Every community no matter how large or how small has a transportation engineer, who is advising and directing the future of your community. Your community’s transportation engineer is possibly the most powerful person in you community, and is someone you need to know.
Transportation engineers have the key to the pocket book of our cities. I am amazed at the grand respect that transportation engineers receive in our cities. There is no other profession or government department that can walk into a public meeting, make billion dollar recommendation, and walk out as heroes.
Engineers are also immune to many of the realities the rest of us face in planning cities. They can promote the construction of new bigger and faster roads to justify the transportation model which projects exponential growth in car trips, and at the same time may obliterate walkability. They can gold and platinum plate every pipe or curb, as if this infrastructure will never degrade or become obsolete over time. Finally, the biggest of all is that all of this can be done in the present without ever accounting for the expense of the maintenance of these projects.

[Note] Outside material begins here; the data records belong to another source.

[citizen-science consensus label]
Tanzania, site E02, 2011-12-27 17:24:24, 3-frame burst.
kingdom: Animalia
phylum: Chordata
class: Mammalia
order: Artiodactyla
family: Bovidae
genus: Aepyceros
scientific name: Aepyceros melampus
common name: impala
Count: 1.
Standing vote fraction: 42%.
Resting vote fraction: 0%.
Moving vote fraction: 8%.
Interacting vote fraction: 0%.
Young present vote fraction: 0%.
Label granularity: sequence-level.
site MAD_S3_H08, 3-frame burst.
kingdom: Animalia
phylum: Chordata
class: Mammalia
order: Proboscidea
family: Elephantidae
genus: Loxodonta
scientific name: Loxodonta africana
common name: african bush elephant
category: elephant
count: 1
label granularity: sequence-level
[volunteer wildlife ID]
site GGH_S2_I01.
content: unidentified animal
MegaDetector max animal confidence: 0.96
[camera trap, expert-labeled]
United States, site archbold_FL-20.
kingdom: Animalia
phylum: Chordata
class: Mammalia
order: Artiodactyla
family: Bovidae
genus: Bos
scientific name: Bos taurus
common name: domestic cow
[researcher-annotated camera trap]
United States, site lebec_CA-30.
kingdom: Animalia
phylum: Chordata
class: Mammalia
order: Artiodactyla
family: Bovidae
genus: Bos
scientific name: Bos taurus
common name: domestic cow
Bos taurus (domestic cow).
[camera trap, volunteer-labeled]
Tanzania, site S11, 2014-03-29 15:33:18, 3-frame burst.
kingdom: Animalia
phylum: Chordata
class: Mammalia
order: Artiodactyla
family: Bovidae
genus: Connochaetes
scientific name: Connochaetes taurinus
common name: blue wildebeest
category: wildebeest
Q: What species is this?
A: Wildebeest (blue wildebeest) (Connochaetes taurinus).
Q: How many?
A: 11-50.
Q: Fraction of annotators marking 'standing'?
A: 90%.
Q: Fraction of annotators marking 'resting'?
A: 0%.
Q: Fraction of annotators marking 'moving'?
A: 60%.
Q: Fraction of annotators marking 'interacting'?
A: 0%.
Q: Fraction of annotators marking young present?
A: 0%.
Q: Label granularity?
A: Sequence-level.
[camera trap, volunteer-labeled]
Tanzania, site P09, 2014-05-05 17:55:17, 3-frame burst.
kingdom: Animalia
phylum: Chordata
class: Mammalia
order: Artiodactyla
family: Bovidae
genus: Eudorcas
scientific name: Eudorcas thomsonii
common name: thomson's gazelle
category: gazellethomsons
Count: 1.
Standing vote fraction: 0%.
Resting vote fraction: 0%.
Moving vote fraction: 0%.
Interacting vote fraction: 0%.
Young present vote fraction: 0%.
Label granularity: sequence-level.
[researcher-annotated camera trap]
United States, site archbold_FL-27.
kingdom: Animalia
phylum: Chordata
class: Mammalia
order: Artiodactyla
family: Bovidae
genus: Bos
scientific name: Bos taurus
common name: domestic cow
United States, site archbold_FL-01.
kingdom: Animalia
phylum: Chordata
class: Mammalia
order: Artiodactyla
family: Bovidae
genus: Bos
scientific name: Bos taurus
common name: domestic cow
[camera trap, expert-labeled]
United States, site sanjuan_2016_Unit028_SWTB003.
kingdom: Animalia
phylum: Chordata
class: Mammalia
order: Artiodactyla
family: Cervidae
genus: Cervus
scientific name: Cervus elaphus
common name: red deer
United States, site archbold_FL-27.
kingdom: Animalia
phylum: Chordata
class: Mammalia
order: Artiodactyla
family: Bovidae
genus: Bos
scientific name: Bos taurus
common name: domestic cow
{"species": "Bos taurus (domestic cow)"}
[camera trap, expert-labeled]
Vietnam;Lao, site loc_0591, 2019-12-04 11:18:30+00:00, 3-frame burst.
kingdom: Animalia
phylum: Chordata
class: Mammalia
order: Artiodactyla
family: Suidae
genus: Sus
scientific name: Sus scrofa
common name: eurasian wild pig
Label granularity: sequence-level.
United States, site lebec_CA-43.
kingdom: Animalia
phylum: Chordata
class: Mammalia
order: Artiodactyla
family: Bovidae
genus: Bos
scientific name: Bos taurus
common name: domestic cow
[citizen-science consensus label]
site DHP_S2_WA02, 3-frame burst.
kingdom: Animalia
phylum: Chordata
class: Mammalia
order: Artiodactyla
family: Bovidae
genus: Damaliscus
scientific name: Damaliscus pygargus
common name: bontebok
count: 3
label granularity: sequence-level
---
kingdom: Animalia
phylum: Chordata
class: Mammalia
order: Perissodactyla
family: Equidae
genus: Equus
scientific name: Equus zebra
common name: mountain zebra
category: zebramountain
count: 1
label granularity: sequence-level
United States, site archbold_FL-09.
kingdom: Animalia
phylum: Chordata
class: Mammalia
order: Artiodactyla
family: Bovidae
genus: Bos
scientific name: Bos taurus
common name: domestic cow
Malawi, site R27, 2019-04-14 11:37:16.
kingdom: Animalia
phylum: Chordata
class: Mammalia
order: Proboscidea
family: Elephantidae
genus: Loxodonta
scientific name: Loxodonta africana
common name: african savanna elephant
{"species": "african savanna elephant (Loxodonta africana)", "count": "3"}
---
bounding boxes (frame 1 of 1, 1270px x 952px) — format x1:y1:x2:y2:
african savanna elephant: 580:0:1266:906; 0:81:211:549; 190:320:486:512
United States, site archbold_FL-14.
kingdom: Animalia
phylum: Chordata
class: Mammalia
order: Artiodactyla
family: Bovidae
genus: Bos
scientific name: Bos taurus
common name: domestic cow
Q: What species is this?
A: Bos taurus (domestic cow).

Let me illustrate this in a different way. You own a 1999 Ford Torus with over 150,000 miles on it. Out of the blue, your car’s mechanic calling you up and offering to put the latest seats in your car that offer anti-fatigue features, heat, and lumbar massage. These are great features, and will allow you to drive more miles because you will be so comfortable. The problem is that you really need to replace your ball joints which are at risk of failing on your 1999 Torus. The mechanic explains that even though the seats cost more then the needed ball joint repair, there is a factory rebate on the seats and he will reduce his labor costs to install the seats. You only have enough money for either the seats or the repair. The mechanic Recommends the seats over the repair, because of the rebates and reduced labor costs. You chose the seats at the Recommendation of the professional mechanic.
A day later, you pick up your car. The seats are the best seats you have ever sat in before in your life. You can imagine the hours you can now spend behind the wheel in comfort. As you pull out of the mechanic’s shop, you turn the corner and you hear scraping metal. You pull over and you find that the front ball joint gave out and your car is immobile.
You call your mechanic with great concern. The mechanic responds simply and says, despite your car not being able to to move, you are siting on the best seats available on the market.
This parable is completely absurd, and you probably said that I know better then this. Unfortunately, we do not know better because this is what is happening everyday in our cities under the direction and advice of our transportation engineers. New, wider, and faster, roads can be funded with federal funds and gas tax dollars. These funds perversely translates to free money through the rose colored glasses of local government.
When we return to the great myth of development and planning, we have to remind ourselves that we cannot build ourselves out of this mess. Engineers are programmed like ants. Given the time, they will construct the greatest structures and systems the world has ever seen. Unlike ants, the engineers can lose sight of the the other important issues like funding, or where these structures are placed.
We also have to recognize that the funding for building and maintaining infrastructure is limited. Our great-grand parents built amazing places without credit, bonds, or debt. They understood that you build what you can, when you can. The development myths would have been easily recognized by our great-grand parents.
There is hope out there once you can recognize these myths. I will continue to share how we can build great cities once we abandon these myths.